◆ **Task prompt**: Please report each line of the data below that contains the word "stadium", copying every such line in full.
--- start Dataset rows ---
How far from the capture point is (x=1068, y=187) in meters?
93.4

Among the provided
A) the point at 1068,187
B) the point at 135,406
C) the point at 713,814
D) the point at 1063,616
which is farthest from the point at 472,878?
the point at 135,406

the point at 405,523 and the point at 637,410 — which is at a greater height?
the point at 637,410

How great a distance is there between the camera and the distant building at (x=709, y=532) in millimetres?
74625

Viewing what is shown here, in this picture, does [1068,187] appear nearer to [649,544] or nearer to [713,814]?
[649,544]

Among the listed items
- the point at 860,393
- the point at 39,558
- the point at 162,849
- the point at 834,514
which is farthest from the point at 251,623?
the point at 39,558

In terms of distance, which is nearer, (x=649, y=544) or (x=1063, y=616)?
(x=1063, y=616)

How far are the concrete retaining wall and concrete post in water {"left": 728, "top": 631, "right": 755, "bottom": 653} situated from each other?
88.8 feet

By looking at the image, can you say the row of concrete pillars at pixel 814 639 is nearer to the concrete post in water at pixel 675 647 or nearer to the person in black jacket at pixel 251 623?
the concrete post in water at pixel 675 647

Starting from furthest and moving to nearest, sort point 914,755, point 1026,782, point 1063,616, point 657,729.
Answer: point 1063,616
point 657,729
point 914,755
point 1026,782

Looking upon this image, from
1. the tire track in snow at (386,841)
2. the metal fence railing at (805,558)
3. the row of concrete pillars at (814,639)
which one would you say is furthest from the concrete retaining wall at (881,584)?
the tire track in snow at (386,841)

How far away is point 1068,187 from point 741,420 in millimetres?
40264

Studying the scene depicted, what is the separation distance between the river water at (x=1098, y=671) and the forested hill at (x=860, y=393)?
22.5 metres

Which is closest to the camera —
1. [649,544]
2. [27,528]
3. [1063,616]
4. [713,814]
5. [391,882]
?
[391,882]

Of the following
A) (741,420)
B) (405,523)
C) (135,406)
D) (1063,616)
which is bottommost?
--- end Dataset rows ---
--- start Dataset rows ---
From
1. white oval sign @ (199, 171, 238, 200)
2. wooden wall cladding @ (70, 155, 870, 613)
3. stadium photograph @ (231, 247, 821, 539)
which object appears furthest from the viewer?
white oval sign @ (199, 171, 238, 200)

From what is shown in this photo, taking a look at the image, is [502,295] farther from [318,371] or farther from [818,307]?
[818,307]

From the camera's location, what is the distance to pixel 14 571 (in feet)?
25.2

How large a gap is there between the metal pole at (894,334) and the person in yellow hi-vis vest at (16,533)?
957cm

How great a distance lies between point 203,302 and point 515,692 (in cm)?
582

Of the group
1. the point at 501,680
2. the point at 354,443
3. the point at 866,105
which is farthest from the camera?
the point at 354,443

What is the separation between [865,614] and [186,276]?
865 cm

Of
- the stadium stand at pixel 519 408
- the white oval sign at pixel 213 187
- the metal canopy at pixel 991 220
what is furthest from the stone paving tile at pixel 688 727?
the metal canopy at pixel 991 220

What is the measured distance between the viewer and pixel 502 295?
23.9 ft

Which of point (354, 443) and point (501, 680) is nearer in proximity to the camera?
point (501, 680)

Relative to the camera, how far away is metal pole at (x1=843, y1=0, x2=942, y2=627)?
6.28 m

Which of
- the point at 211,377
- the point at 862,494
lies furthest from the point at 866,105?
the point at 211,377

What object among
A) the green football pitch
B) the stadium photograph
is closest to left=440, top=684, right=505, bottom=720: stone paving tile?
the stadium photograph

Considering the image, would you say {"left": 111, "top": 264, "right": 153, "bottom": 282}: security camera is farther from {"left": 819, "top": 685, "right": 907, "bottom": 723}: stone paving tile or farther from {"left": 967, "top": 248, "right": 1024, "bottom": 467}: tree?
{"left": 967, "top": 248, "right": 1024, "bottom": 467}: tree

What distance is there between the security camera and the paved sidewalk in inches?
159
--- end Dataset rows ---
◆ **Solved exercise**:
3. stadium photograph @ (231, 247, 821, 539)
- the stadium stand at pixel 519 408
B) the stadium photograph
the stadium photograph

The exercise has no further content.